The law sanctions a difference between the methods permitted to prove the ultimate issue of guilt and that of probable cause for search or arrest. Brinegar v. United States, 338 U.S. 160 (1949). Hearsay can be the basis for issuance of a warrant " so long as there [is] a substantial basis for crediting the hearsay." Jones v. United States, 362 U.S. 257, 272. See also United States v. Ventresca, 380 U.S. 102 (1964).
The police applied for a search warrant on the same day as the murders before a Fulton County Superior Court judge. The judge had before him both the affidavit and the testimony of the officers about the investigation that had gone on and about the sources of their information. A judge may consider the totality of the information before him to determine if probable cause exists. Simmons v. State, 233 Ga. 429 (211 SE2d 725) (1975); Johnston v. State, 227 Ga. 387 (181 SE2d 42) (1971); Campbell v. State, 226 Ga. 883 (178 SE2d 257) (1970); Butler v. State, 130 Ga.

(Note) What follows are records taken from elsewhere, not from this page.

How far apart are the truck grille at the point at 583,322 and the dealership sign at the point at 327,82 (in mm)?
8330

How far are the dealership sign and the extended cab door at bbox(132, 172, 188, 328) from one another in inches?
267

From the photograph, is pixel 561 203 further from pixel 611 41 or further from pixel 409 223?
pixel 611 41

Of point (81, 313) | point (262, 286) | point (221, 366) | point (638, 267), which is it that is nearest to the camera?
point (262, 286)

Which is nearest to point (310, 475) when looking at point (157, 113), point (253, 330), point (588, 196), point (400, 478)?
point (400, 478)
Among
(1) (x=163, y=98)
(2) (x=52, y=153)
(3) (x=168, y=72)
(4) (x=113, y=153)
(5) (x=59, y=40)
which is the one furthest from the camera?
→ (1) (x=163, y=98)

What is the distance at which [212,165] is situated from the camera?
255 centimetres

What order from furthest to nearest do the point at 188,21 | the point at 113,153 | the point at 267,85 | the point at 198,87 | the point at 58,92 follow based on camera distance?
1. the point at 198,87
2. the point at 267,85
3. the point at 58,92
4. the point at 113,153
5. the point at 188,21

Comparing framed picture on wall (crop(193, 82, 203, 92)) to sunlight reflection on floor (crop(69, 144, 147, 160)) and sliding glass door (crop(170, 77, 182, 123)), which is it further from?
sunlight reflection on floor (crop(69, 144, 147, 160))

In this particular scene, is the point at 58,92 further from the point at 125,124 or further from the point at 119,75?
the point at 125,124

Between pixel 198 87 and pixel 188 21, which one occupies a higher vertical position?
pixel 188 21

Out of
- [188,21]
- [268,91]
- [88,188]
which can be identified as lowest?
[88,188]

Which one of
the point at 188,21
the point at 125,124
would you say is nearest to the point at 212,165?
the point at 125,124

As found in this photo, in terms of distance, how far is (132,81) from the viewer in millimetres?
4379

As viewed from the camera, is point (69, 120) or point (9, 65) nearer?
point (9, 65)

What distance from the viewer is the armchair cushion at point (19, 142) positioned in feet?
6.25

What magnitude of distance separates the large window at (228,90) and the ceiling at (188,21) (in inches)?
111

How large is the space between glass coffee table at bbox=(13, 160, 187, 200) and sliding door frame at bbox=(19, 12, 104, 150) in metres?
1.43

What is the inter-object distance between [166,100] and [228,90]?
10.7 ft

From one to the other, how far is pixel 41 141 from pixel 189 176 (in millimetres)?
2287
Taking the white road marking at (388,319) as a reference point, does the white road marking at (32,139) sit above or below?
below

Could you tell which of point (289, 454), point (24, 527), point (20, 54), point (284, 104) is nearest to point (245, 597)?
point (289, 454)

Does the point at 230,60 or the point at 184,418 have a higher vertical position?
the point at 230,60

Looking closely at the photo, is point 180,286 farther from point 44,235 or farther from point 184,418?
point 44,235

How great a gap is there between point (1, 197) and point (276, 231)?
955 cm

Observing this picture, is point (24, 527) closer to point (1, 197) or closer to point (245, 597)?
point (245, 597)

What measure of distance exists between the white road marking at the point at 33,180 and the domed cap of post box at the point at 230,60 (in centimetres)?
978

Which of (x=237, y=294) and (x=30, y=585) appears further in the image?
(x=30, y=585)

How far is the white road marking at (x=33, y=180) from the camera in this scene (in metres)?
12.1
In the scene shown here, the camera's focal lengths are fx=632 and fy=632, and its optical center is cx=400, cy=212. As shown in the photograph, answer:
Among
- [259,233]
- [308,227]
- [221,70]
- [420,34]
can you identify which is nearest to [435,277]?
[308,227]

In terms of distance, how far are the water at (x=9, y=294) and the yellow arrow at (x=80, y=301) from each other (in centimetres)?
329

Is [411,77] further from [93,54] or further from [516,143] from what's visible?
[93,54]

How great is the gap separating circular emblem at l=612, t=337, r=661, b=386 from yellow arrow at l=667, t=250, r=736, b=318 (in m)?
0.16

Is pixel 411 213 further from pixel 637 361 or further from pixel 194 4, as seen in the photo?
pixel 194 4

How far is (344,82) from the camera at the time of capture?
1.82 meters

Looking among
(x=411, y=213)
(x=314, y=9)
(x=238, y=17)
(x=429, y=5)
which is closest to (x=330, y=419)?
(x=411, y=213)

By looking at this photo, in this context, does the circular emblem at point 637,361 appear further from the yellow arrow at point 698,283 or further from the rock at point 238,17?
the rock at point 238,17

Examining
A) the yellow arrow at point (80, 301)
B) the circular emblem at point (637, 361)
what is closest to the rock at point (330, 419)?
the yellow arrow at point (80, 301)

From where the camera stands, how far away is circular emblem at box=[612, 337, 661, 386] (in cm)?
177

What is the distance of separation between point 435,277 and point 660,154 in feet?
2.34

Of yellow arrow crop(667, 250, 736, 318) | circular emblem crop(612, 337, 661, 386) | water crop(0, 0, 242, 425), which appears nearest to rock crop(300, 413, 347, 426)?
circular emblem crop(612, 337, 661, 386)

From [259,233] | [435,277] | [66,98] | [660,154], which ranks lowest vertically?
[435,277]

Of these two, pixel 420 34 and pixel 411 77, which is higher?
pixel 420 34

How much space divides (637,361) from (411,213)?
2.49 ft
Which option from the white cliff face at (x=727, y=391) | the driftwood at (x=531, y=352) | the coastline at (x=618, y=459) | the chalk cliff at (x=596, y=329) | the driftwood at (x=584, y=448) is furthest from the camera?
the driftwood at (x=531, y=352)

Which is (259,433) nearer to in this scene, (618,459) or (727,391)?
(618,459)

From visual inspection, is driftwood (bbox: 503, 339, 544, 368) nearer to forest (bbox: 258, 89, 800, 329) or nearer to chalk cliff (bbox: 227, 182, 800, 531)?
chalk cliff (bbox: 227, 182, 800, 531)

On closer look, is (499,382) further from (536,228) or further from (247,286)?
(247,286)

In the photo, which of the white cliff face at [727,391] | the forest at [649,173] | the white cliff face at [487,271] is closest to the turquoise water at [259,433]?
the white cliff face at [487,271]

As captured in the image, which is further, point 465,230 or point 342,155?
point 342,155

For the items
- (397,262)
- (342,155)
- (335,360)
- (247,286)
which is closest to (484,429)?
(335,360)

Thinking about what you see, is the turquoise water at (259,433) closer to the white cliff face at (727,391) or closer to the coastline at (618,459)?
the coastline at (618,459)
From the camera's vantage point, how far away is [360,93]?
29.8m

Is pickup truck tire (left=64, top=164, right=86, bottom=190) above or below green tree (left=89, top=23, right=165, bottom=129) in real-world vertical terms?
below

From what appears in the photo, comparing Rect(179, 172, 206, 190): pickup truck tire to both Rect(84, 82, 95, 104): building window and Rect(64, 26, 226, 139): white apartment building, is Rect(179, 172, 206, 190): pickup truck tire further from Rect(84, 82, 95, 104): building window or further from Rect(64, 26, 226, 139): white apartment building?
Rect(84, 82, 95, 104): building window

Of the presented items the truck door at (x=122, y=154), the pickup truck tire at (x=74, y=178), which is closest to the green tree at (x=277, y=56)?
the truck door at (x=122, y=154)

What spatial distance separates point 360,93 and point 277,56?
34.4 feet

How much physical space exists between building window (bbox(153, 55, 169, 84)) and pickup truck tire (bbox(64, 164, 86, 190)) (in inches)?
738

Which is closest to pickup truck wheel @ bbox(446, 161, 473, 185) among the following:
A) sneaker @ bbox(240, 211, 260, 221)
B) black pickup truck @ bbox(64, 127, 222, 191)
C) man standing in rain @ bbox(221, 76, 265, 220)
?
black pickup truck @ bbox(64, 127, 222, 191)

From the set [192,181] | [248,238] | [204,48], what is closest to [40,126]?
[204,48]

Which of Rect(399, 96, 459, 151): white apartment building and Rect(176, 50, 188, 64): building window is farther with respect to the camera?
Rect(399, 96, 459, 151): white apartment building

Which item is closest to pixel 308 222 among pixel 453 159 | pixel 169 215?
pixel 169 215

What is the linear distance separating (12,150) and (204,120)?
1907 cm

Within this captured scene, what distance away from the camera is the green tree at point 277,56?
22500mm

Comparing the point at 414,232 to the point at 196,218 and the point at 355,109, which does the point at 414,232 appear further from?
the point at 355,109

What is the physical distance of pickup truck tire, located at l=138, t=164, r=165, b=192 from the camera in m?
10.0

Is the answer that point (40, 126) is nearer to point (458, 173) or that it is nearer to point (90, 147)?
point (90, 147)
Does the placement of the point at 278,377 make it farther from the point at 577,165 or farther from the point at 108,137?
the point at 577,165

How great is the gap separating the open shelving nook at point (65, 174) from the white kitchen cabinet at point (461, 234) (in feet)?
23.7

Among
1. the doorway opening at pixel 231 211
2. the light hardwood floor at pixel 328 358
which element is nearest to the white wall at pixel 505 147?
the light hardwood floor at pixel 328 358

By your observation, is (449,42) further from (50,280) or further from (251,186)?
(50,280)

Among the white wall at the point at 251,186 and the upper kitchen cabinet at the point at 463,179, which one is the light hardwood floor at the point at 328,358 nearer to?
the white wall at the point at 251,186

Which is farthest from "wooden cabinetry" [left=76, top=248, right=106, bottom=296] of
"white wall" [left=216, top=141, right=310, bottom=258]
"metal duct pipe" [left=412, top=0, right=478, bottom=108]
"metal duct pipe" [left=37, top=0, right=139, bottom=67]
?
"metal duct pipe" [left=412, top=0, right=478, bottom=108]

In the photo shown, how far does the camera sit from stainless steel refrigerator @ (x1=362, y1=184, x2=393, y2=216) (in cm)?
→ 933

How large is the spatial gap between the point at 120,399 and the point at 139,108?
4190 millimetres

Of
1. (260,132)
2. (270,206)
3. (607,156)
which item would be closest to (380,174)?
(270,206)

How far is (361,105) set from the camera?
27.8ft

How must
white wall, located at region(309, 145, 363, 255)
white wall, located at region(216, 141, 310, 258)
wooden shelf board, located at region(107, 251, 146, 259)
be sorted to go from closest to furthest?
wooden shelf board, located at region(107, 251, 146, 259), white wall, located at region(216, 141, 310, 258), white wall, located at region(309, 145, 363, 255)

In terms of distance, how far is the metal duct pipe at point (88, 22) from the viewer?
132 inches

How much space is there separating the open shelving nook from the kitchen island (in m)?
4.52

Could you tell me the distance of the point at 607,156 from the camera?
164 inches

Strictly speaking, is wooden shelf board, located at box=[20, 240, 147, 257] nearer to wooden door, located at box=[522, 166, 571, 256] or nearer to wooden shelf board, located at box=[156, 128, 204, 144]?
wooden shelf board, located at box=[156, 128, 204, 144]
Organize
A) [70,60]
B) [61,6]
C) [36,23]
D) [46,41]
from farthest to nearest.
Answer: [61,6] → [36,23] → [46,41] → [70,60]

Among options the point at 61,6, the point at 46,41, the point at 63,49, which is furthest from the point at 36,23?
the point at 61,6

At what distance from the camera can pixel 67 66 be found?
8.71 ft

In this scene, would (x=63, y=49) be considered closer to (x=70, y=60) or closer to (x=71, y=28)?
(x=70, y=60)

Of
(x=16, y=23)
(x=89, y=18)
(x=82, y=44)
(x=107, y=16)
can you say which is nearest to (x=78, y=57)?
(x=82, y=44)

App. 469 (203 SE2d 558) (1973).
In reaching a judgment on probable cause, a judge must use a common sense approach because he is dealing *884 with a probability and not a certainty that a crime has been committed. See, Strauss v. Stynchcombe, 224 Ga. 859, 864 (165 SE2d 302). When this standard is applied to the facts considered by the judge who issued the present search warrant, it is clear there was probable cause for issuance of the warrant. Thus, we find no merit in this enumeration of error but reverse the judgment of the trial court and order a new trial in view of the erroneous alibi charge to the jury.
Judgment reversed. All the Justices concur, except Undercofler, P. J., who dissents.